__Directions__
In the material below, reproduce each line from the line with "this 1200×900 image." to the line with "splintered wood [331, 609, 600, 897]", both ends included, and nothing else.

__Information supplied__

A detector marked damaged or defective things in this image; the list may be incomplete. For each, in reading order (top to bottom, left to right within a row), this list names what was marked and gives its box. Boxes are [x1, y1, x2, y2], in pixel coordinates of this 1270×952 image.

--

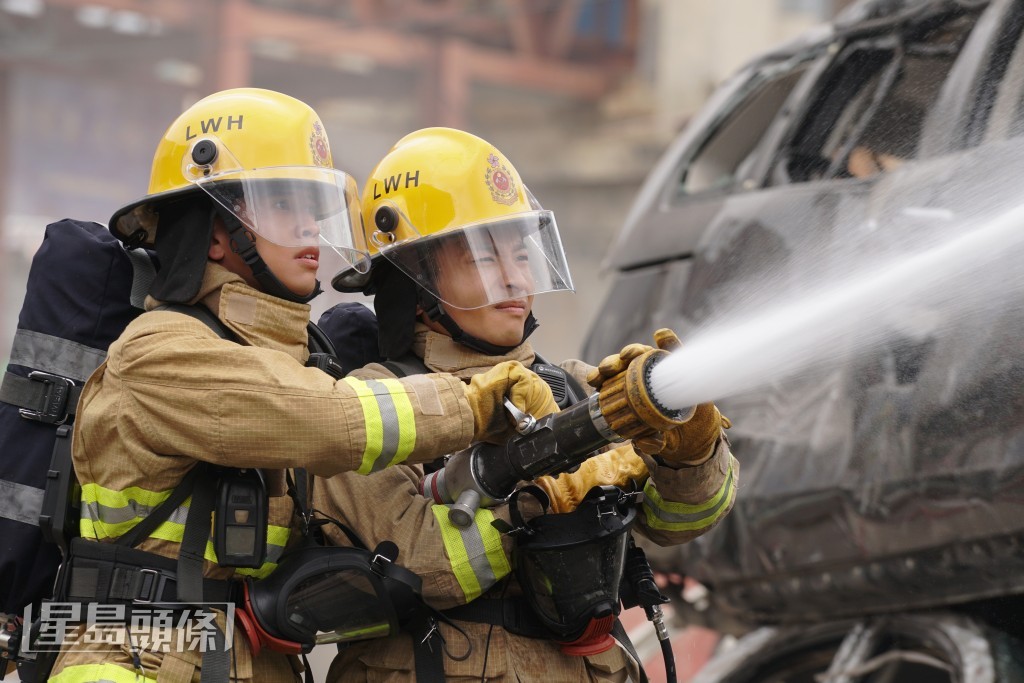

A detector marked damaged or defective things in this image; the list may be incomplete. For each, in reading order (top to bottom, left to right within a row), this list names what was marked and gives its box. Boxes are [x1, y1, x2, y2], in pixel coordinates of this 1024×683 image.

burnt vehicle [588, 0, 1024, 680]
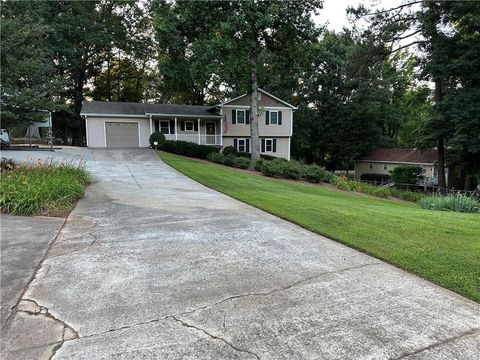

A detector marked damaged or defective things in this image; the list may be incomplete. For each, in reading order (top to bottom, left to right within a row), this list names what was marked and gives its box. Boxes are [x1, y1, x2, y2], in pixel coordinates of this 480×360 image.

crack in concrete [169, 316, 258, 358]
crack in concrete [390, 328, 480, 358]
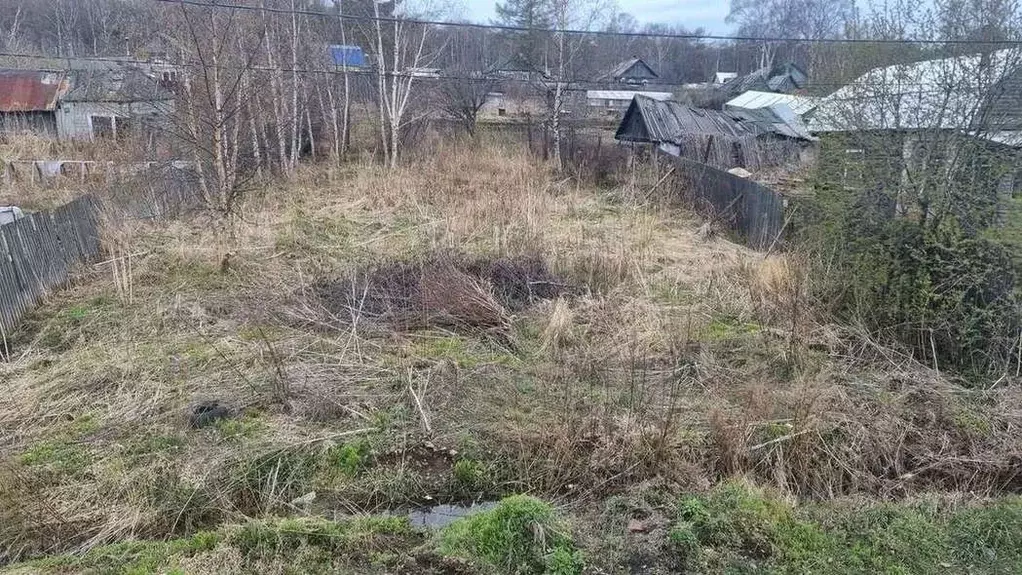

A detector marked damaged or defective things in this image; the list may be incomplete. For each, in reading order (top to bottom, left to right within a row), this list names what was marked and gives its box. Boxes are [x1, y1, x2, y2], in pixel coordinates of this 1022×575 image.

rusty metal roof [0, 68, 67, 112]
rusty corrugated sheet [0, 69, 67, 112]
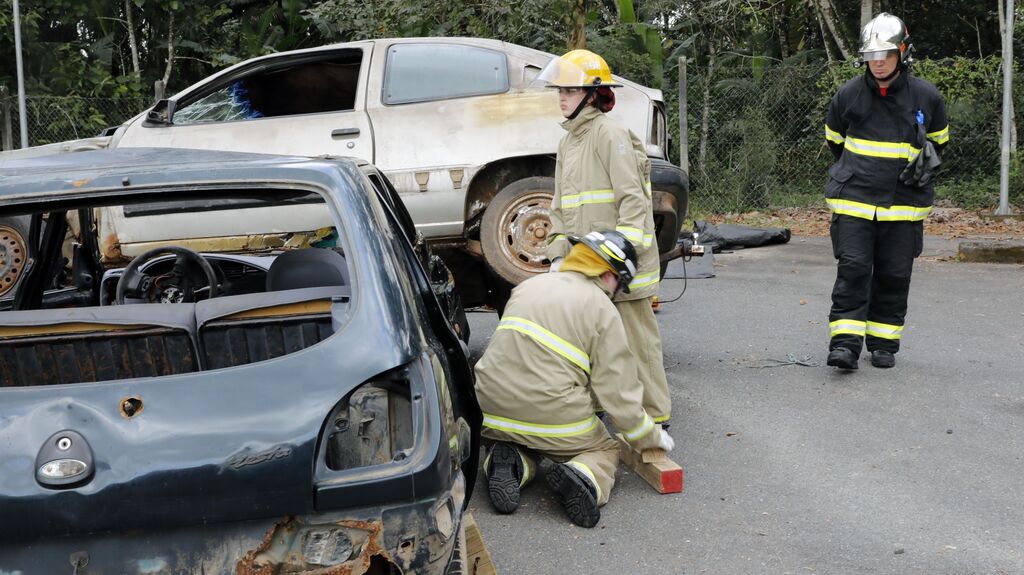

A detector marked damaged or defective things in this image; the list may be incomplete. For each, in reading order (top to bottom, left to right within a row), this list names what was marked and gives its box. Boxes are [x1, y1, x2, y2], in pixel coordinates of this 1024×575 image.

==

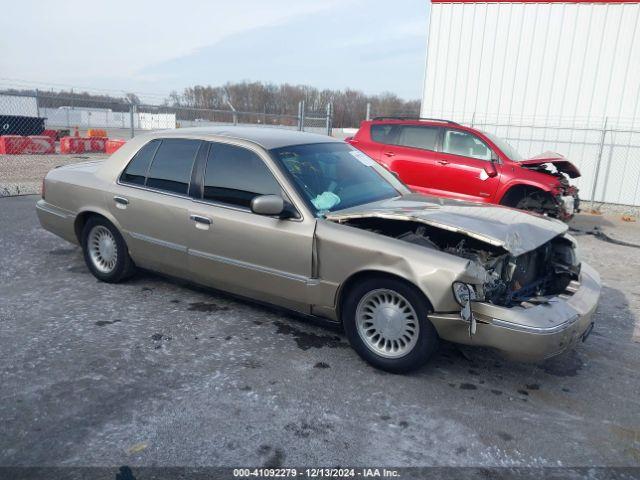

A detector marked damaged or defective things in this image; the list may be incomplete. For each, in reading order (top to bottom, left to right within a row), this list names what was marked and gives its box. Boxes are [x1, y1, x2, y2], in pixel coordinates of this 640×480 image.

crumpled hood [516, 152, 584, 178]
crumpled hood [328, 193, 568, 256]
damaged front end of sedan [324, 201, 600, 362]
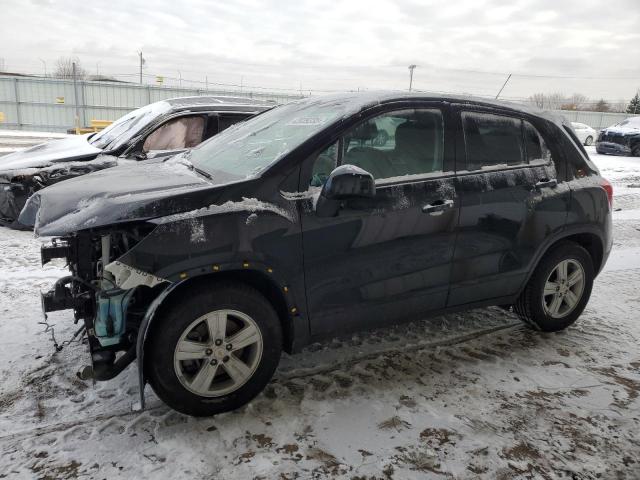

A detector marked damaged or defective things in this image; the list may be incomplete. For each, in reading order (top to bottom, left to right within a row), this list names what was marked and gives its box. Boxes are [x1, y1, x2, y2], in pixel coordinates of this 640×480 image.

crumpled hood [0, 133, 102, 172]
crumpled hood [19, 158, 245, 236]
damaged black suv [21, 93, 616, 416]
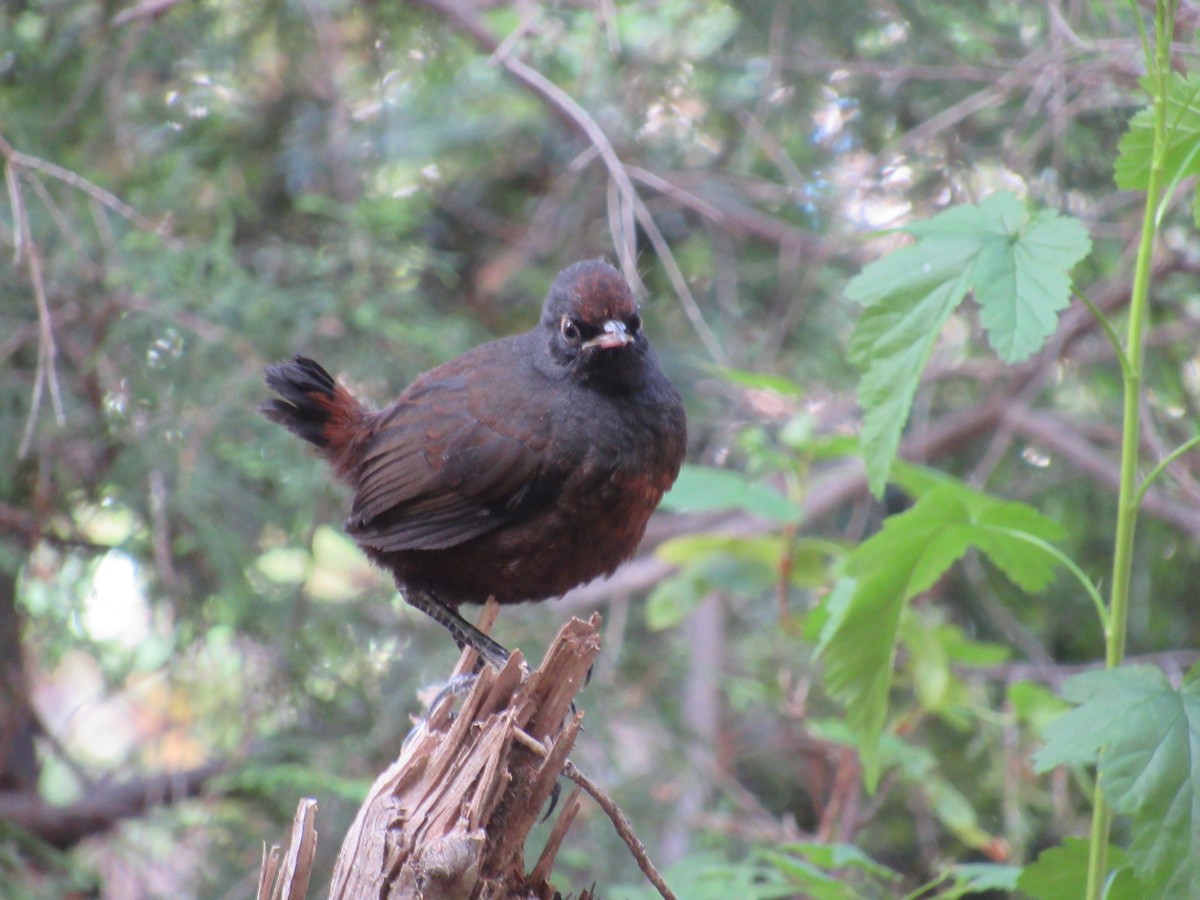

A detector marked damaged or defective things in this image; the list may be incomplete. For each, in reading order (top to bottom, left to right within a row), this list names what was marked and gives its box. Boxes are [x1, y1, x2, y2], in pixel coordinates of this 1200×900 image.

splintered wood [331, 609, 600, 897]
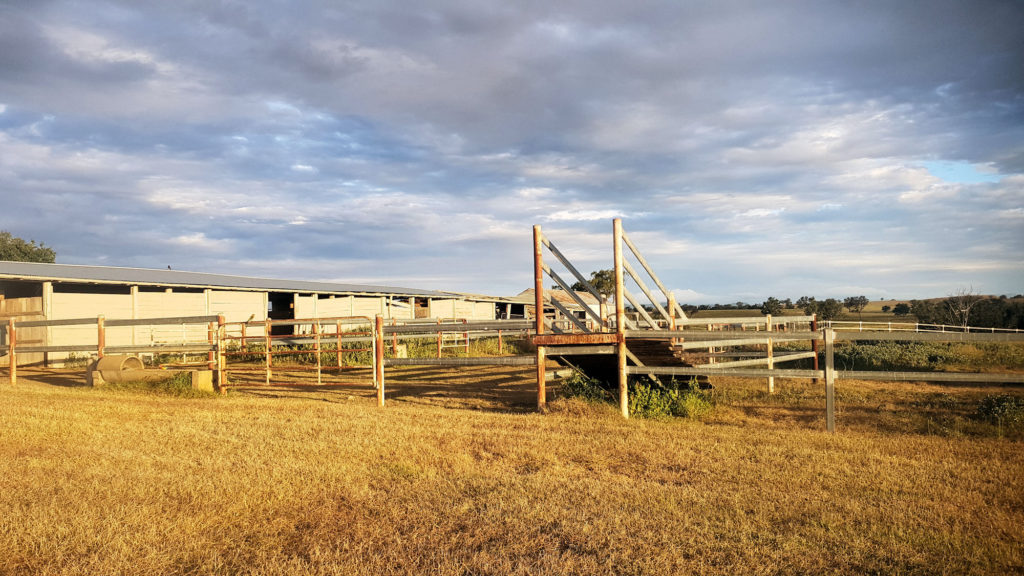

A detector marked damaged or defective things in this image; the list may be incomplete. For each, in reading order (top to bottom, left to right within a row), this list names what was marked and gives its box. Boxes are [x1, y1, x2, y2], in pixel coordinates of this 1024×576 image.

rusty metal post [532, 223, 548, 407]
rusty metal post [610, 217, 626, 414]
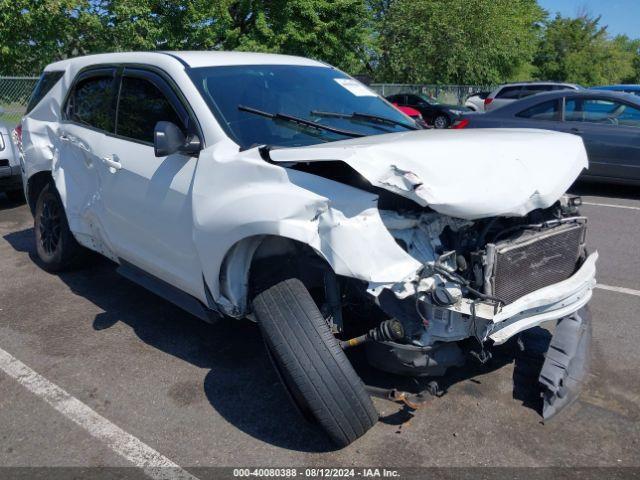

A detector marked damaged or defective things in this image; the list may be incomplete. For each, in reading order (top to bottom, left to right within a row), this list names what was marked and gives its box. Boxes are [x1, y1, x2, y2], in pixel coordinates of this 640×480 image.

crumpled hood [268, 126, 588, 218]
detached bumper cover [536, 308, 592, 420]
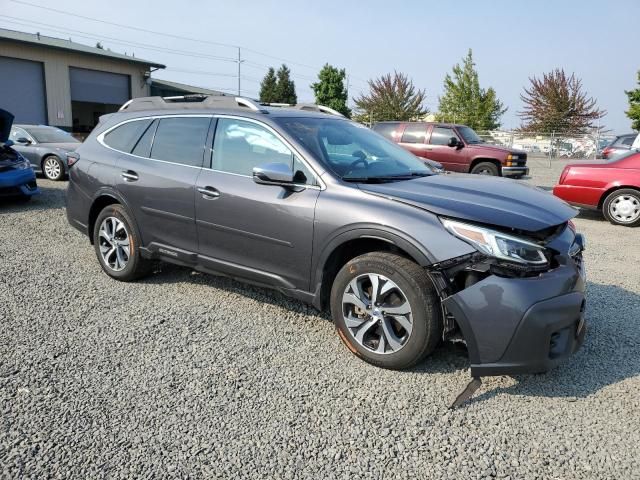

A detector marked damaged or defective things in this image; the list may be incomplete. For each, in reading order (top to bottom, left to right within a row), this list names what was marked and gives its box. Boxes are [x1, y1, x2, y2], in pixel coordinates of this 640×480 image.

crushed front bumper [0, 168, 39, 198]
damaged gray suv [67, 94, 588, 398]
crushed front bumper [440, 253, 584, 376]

__Output below__
A detector marked damaged or defective things in this image; the list may be incomplete. For each, in reading order (top to bottom, left to right within a row), this list names what was marked and gives its box. Boxes are [x1, y1, x2, y2], in pixel coordinates of this 1200×900 image.

splintered wood [331, 609, 600, 897]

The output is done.